Feld’s experiential learning has continued throughout her career. She studied photography at the Corcoran School of the Arts and Design at The George Washington University, and went on to take photos of boxer Muhammad Ali, SuperCross motorcycle racing, Monster Jam events, Ringling Bros and Barnum & Bailey Circus, endangered Asian elephants, and more.

She was also involved in the Feld Family Foundation, which supports higher education, the performing arts, and conservation, as well as the Ringling Bros and Barnum & Bailey Center for Elephant Conservation, which supported cancer research exploring the efficacy of the P53 genes in elephants. The gene protects elephants from getting cancer and research is now focused on its use in human cancer treatments. In addition, she served as a board member and president of the corporation of The Holton-Arms School, an independent girls’ school in Bethesda, Md., attended by her daughters, Nicole, Alana (COM’02), and Juliette.

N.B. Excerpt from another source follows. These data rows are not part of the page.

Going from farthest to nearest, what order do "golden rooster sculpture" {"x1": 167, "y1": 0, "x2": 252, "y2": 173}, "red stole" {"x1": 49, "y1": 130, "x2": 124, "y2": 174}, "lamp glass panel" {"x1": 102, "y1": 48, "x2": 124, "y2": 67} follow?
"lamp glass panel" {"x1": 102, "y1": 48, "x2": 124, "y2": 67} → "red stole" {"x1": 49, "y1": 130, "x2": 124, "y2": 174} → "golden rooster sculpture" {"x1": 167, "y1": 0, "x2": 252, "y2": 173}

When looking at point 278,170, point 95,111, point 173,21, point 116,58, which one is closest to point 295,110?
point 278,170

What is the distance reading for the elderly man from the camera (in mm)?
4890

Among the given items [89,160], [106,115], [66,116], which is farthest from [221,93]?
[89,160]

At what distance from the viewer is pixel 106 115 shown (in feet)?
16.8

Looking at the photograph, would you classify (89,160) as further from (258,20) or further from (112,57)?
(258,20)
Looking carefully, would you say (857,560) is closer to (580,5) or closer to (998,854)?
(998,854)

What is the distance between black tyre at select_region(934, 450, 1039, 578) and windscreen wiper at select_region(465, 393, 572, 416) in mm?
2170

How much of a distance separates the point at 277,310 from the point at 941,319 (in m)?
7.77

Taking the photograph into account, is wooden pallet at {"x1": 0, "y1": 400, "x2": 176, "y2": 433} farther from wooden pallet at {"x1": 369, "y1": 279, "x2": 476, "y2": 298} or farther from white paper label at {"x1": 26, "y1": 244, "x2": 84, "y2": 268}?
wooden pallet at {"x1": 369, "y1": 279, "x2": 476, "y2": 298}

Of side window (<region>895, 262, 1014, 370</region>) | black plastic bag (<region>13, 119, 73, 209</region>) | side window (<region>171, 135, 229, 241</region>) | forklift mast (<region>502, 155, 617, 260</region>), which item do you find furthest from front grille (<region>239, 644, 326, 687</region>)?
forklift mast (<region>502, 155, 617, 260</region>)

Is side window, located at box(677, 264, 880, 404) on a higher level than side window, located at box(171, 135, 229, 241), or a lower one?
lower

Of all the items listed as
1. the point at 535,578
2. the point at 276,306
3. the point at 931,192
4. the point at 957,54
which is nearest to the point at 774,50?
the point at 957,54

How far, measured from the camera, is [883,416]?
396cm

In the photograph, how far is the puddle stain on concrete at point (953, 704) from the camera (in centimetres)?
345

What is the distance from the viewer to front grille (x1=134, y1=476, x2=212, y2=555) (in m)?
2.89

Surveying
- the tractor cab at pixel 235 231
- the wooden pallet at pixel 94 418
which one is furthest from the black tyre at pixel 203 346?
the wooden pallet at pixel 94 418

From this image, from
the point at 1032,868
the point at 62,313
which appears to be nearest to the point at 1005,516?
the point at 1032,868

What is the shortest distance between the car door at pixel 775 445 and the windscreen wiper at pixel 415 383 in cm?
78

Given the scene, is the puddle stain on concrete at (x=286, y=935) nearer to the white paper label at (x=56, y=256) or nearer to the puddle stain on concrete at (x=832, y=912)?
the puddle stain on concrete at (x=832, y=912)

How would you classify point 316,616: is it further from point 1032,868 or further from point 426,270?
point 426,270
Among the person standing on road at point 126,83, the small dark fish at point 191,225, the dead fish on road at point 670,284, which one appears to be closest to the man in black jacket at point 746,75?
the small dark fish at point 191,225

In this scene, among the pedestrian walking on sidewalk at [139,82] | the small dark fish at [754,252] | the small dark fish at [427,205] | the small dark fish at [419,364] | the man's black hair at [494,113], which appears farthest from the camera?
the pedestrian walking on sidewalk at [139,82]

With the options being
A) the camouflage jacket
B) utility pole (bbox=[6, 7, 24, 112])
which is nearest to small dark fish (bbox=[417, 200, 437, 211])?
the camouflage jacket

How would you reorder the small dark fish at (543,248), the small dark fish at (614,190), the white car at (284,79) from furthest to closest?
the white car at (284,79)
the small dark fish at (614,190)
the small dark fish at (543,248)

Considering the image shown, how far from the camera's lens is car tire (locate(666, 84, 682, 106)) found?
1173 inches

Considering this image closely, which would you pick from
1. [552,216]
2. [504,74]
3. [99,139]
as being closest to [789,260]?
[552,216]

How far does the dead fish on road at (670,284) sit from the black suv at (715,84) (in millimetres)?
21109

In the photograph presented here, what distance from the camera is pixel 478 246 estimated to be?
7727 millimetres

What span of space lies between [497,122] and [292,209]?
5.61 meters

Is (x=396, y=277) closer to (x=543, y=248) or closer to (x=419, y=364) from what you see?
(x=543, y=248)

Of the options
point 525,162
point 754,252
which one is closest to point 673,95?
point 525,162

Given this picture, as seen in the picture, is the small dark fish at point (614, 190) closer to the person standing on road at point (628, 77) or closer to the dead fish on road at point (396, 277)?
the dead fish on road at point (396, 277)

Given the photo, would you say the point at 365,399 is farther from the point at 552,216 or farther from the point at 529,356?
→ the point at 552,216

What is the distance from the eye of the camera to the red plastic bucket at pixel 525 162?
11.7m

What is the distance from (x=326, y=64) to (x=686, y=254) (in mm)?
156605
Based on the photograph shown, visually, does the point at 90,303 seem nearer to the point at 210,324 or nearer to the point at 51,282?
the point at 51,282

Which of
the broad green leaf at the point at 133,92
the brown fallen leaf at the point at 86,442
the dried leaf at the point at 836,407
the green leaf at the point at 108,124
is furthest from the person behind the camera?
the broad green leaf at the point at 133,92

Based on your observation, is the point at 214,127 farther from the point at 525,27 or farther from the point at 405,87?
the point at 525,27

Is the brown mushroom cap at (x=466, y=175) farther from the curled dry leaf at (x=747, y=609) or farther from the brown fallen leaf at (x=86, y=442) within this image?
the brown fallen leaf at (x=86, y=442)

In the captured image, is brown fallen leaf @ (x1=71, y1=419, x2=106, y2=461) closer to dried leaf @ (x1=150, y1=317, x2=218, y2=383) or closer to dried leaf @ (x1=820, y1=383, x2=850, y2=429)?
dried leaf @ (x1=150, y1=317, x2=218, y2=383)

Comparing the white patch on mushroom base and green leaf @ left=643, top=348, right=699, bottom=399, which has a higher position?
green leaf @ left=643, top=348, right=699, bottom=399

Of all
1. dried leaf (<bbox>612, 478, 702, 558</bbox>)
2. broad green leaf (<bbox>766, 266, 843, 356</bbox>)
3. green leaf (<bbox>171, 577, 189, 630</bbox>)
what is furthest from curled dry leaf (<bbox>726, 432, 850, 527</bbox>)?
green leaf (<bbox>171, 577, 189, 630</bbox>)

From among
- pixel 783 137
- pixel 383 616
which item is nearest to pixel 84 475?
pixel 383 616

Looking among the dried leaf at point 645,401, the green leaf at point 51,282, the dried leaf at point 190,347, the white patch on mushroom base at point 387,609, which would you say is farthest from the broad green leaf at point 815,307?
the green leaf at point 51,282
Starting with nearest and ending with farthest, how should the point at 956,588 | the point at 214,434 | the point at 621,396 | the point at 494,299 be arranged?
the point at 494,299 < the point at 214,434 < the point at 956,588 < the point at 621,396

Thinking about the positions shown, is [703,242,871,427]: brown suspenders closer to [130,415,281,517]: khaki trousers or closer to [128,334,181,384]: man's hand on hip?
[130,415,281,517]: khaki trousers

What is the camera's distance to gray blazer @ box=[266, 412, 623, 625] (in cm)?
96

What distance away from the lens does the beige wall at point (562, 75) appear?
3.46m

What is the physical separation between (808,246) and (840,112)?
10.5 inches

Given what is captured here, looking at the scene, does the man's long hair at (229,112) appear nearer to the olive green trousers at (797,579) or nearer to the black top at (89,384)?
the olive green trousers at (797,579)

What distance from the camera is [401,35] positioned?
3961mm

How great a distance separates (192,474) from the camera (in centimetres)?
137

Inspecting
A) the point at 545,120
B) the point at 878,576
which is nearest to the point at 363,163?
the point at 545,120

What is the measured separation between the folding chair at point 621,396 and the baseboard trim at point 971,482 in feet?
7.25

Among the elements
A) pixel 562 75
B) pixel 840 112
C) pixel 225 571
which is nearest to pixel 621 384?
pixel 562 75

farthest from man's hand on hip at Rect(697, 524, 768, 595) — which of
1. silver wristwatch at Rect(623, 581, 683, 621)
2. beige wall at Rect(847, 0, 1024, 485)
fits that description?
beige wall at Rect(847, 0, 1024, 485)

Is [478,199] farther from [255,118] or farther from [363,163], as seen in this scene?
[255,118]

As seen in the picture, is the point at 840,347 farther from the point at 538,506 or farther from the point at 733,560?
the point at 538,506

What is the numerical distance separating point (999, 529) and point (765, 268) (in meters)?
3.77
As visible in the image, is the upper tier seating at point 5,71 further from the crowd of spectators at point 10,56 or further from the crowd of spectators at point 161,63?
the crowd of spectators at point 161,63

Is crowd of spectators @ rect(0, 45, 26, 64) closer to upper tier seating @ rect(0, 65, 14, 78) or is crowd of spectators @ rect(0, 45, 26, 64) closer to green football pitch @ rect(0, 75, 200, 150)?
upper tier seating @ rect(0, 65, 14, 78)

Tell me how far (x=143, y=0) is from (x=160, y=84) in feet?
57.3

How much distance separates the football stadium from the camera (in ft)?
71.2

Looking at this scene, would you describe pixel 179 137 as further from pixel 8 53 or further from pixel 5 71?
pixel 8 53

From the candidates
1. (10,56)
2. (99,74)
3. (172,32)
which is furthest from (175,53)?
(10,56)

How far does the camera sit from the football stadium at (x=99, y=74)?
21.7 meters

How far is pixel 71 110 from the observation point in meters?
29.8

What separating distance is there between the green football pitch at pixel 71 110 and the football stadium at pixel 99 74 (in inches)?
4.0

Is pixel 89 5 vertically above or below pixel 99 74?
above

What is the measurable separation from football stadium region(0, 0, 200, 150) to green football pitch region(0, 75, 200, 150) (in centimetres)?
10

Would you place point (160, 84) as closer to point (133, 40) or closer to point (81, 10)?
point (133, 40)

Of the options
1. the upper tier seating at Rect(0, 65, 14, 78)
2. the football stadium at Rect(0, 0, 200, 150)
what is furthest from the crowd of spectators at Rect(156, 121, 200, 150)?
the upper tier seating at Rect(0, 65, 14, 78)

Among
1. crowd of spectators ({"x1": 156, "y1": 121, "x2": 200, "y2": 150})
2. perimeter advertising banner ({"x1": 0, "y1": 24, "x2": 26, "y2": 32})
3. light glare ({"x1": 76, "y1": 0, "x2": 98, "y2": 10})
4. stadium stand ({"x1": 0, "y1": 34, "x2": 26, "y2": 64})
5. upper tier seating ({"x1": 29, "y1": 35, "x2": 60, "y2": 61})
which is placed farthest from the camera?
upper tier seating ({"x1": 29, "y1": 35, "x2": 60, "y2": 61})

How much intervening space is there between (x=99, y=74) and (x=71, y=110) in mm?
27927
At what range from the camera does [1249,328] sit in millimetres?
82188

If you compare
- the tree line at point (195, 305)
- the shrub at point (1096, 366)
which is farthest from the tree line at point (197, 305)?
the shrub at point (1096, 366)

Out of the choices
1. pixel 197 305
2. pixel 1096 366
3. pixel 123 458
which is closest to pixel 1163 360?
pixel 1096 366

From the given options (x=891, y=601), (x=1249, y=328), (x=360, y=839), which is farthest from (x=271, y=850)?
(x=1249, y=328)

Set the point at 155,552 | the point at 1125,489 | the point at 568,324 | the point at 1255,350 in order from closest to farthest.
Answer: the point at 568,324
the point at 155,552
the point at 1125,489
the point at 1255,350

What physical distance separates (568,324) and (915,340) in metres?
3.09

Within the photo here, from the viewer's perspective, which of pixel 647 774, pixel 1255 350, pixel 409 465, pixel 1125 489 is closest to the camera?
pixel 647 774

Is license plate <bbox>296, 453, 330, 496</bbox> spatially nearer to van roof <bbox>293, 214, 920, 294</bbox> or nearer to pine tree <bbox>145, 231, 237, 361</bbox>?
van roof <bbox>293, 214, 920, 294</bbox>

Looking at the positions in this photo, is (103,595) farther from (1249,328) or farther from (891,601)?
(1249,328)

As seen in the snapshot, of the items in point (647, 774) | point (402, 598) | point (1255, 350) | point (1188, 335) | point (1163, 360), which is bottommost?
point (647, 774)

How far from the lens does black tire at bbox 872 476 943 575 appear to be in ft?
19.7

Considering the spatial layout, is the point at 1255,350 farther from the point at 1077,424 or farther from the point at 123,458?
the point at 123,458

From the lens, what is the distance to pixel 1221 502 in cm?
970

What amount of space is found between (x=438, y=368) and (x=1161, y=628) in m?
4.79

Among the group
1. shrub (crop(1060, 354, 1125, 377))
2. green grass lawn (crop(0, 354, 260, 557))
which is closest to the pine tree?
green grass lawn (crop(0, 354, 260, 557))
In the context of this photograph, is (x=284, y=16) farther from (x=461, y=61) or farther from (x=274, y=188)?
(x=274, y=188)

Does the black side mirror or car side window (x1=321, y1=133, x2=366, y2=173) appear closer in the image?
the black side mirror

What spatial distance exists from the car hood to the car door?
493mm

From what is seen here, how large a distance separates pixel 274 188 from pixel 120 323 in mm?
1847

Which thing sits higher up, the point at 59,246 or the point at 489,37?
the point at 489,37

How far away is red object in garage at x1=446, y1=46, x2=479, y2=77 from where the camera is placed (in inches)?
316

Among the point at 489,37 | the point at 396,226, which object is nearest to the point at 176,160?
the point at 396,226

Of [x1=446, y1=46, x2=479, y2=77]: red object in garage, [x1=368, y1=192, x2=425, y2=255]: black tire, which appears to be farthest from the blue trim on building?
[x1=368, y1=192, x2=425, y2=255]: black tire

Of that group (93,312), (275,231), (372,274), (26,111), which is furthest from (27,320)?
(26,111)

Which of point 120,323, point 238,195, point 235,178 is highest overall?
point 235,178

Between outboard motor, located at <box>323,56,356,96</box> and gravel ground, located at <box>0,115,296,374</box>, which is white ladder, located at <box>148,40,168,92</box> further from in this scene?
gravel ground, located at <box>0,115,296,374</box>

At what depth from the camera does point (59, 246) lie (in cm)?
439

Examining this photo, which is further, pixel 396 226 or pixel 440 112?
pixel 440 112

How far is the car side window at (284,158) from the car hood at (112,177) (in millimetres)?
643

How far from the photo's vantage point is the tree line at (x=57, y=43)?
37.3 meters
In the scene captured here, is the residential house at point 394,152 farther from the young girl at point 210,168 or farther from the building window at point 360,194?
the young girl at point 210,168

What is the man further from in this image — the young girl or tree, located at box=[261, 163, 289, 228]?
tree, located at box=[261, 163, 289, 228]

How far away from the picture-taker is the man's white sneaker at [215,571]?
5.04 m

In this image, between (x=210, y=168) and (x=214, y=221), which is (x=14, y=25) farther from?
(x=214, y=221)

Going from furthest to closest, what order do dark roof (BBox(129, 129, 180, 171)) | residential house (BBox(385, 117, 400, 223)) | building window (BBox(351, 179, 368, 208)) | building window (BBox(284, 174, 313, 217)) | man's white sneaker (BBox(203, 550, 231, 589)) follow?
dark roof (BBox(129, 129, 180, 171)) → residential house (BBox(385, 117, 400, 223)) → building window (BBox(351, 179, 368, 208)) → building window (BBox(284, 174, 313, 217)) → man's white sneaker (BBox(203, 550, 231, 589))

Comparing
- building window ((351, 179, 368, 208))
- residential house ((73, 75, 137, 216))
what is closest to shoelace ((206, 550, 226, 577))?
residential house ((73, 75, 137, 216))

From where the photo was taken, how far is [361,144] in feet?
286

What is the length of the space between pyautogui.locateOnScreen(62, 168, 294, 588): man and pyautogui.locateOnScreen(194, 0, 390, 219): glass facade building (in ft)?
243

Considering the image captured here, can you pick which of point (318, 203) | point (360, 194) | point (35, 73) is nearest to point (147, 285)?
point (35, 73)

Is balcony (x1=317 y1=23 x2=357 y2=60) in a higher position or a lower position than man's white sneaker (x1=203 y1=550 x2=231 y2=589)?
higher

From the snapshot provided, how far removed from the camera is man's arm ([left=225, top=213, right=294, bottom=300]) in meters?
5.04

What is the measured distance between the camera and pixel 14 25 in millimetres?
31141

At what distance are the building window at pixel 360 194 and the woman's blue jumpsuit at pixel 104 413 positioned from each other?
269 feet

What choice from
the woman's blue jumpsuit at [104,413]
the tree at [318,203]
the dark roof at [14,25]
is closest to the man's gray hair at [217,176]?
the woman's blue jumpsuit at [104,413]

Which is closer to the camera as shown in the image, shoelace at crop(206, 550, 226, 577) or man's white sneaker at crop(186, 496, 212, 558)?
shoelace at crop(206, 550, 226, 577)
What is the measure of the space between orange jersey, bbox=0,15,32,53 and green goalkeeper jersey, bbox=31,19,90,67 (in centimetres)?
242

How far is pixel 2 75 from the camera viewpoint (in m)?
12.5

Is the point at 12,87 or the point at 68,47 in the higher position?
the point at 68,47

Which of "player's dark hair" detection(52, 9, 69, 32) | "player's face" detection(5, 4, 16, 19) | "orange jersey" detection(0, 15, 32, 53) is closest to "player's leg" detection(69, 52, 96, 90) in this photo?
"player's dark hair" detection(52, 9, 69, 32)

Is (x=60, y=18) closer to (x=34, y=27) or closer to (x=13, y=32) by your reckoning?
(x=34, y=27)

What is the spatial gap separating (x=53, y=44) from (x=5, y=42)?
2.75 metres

And she has dedicated herself to live theater, as a member and chair of the Signature Theatre in Arlington, Va.; as a coproducer of the Tony Award-winning Broadway musical Dear Evan Hansen, and, most recently, as a coproducer of the Tony Award-nominated Broadway musical Water For Elephants. Feld said that as soon as she read the script for Like Water for Elephants, she “felt the passion.” She was amazed by how the writers truly got at the heart of the circus business and being part of the production “stirred my creative juices” and “made my heart soar.”

Feld says serving on the Dean’s Advisory Board has given her an appreciation for the countless opportunities and resources available to students today, and the ways that alumni support and mentorship can make a difference in their lives. Her family foundation established the Feld Family Career Center at the Questrom School of Business, the Feld Family Skating Center at Agganis Arena, and three endowed professorships: the Feld Family Professor in Innovation and Entrepreneurship, Management & Organizations; the Feld Family Professorship of Teaching Excellence in the College of Arts & Sciences; and the Feld Family Professorship of Emerging Media in the College of Communication.

She encourages fellow alumni to follow her lead in giving back—to bring what they have learned in their lives and careers back to campus to support and enhance the experience of current students. “The University is a lot different than when any of us were there. We’re better because we have this affiliation. And we’re better because of what we learn when we get involved,” she said. “Then we can be the mentors that we ought to be, we can create internships that we ought to do, we can help students by providing a far better launch pad and guidance.”

Personally, she’s not sure what her next learning experience will be, but she is not worried because there is a lot more to learn and to do.

“Life is an opportunity; you just need to keep your eyes open and find them and use what you have so you can learn what you don’t have,” she said. “It’s important to me that whatever I do, I make the road easier for other people, whatever I can do to help crack open a door so someone else who does have the skills can go through.”